Hi All,
I was wondering how Solr people feel about the inclusion of Payload
functionality in the Solr codebase?
From a recent message to the [EMAIL PROTECTED] mailing list:
I'm working on the issue
https://issues.apache.org/jira/browse/SOLR-380 which is a feature
request that allows one to index a "Structured Document" which is
anything that can be represented by XML in order to provide more
context to hits in the result set. This allows us to do things like
query the index for "Canada" and be able to not only say that that
query matched a document titled "Some Nonsense" but also that the
query term appeared on page 7 of chapter 1. We can then take this one
step further and markup/highlight the image of this page based on our
OCR and position hit.
For example:
<book title='Some Nonsense'><chapter title='One'><page name='1'>Some
text from page one of a book.</page><page name='7'>Some more text from
page seven of a book. Oh and I'm from Canada.</page></chapter></book>
I accomplished this by creating a custom Tokenizer which strips the
xml elements and stores them as a Payload at each of the Tokens
created from the character data in the input. The payload is the
string that describes the XPath at that location. So for <Canada> the
payload is "/book[title='Some
Nonsense']/chapter[title='One']/page[name='7']"

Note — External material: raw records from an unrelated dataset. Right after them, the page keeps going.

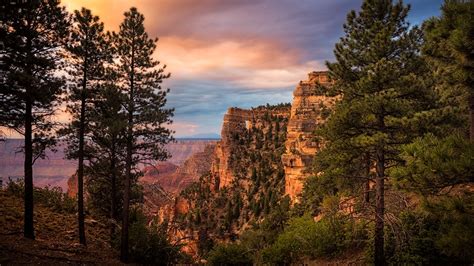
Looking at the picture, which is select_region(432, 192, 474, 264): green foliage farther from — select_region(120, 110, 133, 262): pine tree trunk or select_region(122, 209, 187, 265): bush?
select_region(122, 209, 187, 265): bush

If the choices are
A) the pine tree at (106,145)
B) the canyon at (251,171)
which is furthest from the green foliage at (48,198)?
the canyon at (251,171)

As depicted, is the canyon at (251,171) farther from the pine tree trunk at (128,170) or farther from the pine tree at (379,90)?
the pine tree at (379,90)

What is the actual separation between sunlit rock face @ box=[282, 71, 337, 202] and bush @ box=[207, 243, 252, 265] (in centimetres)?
1898

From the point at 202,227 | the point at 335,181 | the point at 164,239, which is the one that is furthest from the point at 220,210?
the point at 335,181

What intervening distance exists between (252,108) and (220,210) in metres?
41.2

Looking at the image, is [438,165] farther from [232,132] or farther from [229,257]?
[232,132]

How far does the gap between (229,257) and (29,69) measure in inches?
725

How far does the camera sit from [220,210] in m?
75.7

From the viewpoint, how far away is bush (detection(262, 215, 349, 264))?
1786 cm

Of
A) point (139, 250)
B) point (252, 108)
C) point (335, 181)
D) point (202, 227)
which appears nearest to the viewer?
point (335, 181)

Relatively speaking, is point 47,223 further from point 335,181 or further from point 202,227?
point 202,227

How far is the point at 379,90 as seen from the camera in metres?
12.6

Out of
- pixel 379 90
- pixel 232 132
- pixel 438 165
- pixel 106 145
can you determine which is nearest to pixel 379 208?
pixel 379 90

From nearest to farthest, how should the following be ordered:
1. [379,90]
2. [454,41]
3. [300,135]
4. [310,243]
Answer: [454,41], [379,90], [310,243], [300,135]
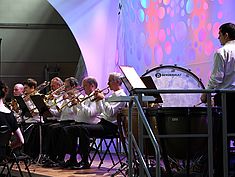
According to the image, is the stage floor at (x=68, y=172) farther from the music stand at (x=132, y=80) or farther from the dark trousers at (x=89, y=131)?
the music stand at (x=132, y=80)

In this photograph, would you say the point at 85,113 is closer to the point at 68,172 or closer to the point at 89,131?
the point at 89,131

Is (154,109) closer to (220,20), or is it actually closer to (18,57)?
(220,20)

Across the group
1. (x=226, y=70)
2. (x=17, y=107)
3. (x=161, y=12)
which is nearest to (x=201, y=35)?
(x=161, y=12)

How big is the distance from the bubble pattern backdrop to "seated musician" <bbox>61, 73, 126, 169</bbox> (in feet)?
4.39

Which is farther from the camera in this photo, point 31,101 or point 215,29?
point 31,101

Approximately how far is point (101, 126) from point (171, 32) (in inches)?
80.5

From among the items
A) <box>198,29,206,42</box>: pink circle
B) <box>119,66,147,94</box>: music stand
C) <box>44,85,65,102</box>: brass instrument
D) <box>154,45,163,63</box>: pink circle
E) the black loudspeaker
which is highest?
<box>198,29,206,42</box>: pink circle

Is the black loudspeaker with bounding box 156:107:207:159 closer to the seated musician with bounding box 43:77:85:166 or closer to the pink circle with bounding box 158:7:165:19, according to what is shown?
the seated musician with bounding box 43:77:85:166

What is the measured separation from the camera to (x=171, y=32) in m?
7.83

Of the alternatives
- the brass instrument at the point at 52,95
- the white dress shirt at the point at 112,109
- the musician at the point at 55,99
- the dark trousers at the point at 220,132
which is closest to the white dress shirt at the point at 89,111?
the white dress shirt at the point at 112,109

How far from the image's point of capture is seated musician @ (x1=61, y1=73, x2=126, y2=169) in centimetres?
647

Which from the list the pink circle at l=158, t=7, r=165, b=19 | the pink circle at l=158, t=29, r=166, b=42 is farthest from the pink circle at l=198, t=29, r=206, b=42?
the pink circle at l=158, t=7, r=165, b=19

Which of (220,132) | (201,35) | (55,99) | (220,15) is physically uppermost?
(220,15)

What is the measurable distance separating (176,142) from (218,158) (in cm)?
39
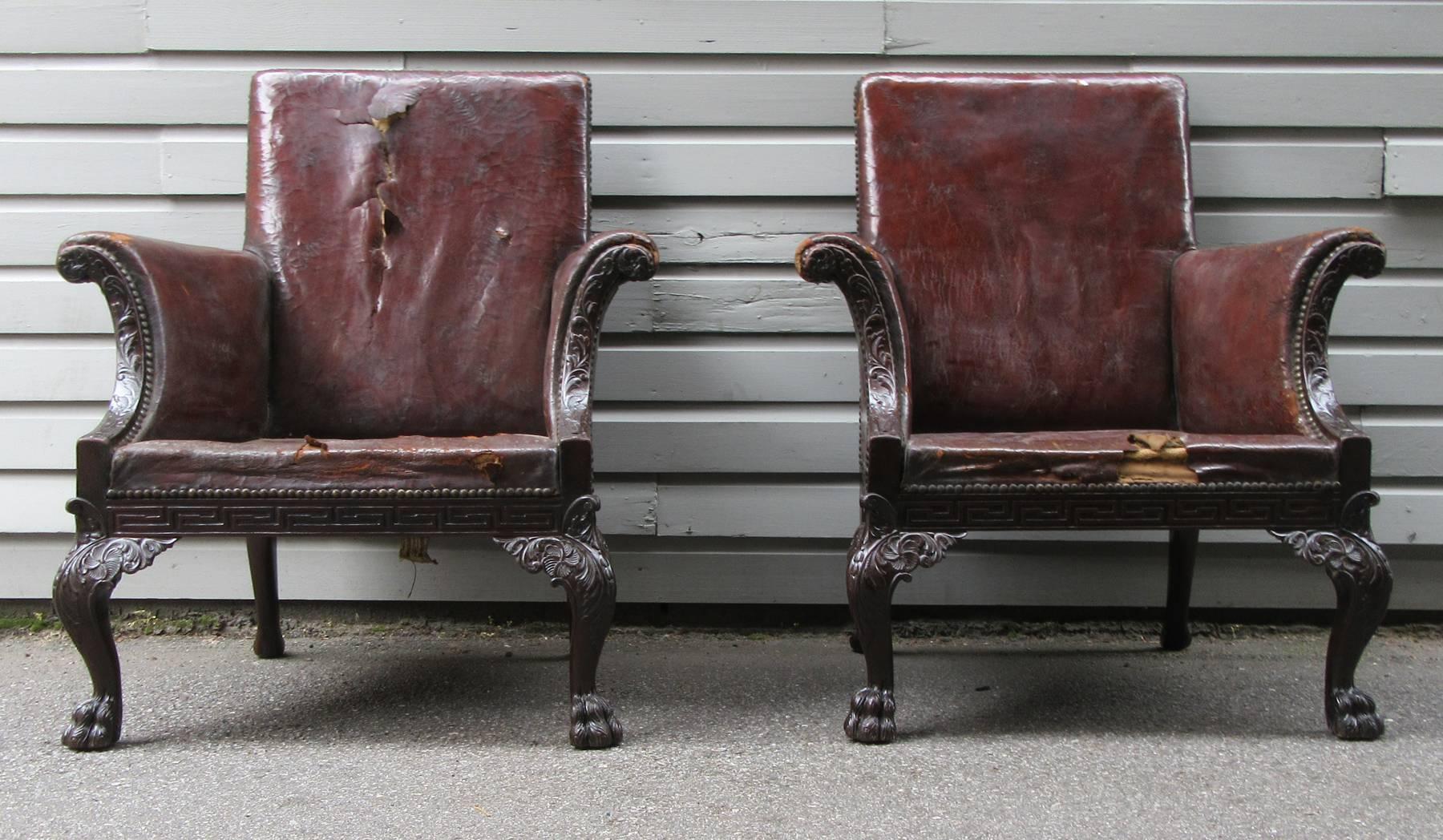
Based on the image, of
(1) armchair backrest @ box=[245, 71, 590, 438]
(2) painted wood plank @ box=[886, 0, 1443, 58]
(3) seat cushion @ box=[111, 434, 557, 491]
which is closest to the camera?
(3) seat cushion @ box=[111, 434, 557, 491]

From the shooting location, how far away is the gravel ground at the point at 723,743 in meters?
1.53

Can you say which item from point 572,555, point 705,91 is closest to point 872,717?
point 572,555

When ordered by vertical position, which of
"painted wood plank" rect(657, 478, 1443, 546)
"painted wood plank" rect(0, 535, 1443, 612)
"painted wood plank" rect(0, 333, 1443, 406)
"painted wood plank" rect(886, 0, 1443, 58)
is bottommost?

The other part of this work is the SolrHighlighter which is less
important to this list. I retrieve the TermPositions for the Query's
Terms and use the TermPosition functionality to get back the payload
for the hits and build output which shows hit positions categorized by
the payload they are associated with.
Using Payloads requires me to include lucene-core-2.3-dev.jar which
might be a barrier. Also, using my Tokenizer with Solr specific
TokenFilter(s) looses the Payload at modified tokens. I probably
shouldn't generalize this but I suspect it is true. My only issue has
come from the WordDelimiterFilter so far.

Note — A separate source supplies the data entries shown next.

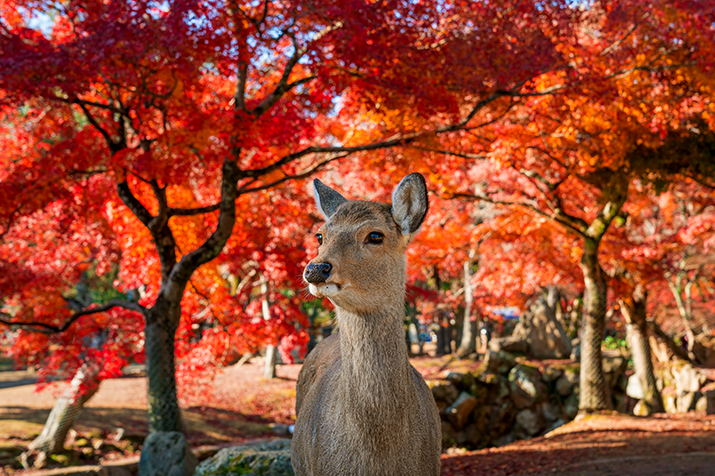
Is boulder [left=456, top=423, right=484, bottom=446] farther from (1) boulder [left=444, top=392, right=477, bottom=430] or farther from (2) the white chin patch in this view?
(2) the white chin patch

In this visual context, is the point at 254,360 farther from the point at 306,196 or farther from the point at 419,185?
the point at 419,185

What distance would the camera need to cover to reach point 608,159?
1111 centimetres

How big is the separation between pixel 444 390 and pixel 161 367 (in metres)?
10.1

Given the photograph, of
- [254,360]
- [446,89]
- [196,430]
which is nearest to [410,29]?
[446,89]

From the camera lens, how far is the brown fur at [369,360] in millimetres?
3039

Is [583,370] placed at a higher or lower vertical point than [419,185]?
lower

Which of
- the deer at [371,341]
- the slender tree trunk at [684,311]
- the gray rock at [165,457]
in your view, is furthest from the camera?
the slender tree trunk at [684,311]

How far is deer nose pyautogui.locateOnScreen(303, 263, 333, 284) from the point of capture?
9.04ft

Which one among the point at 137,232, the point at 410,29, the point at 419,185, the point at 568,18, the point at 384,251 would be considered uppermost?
the point at 568,18

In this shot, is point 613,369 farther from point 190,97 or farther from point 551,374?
point 190,97

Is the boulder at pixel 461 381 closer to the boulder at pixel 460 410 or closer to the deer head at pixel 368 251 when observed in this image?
the boulder at pixel 460 410

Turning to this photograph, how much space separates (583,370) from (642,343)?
4.35 metres

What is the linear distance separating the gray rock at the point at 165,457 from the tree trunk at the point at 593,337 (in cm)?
1036

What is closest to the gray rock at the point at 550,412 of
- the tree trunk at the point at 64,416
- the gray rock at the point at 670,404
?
the gray rock at the point at 670,404
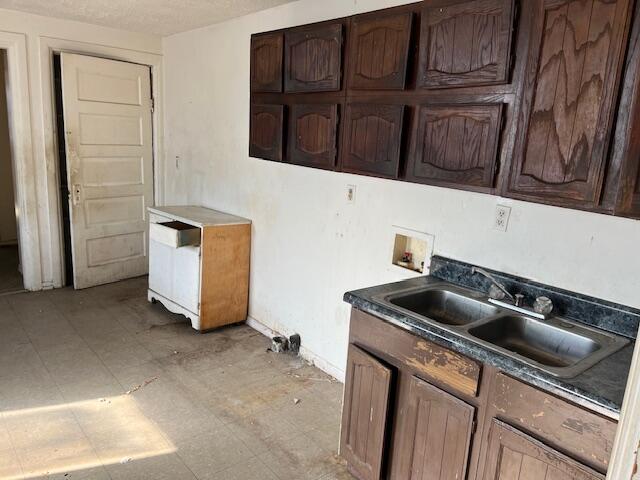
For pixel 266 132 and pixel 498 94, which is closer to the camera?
pixel 498 94

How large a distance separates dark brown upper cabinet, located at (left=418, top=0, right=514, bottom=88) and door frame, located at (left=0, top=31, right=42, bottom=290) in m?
3.18

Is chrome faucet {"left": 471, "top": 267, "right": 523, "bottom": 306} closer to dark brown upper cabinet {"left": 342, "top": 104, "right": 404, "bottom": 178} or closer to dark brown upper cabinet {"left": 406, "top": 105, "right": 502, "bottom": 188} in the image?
dark brown upper cabinet {"left": 406, "top": 105, "right": 502, "bottom": 188}

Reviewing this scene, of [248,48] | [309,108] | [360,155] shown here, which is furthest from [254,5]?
[360,155]

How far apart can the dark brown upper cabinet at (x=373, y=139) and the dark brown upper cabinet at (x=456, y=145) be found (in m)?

In the following example I will denote a token by {pos,<term
text>,<payload>}:
input: <class name='mammalia'>Dog, and Cat</class>
XmlPayloadTokenizer:
{1,<Dog,>,</class[name='mammalia'][startPos='0']>},{2,<and>,</class[name='mammalia'][startPos='0']>},{3,<Cat>,</class[name='mammalia'][startPos='0']>}
StopFilter:
{1,<Dog,>,</class[name='mammalia'][startPos='0']>},{2,<Cat>,</class[name='mammalia'][startPos='0']>}
WordDelimiterFilter:
{1,<Dog>,<>} {2,<Cat>,</class[name='mammalia'][startPos='0']>}
LowerCaseFilter:
{1,<dog>,<>} {2,<cat>,</class[name='mammalia'][startPos='0']>}
Should I create an JIRA issue about the Filters and post a patch?
Thanks,
Tricia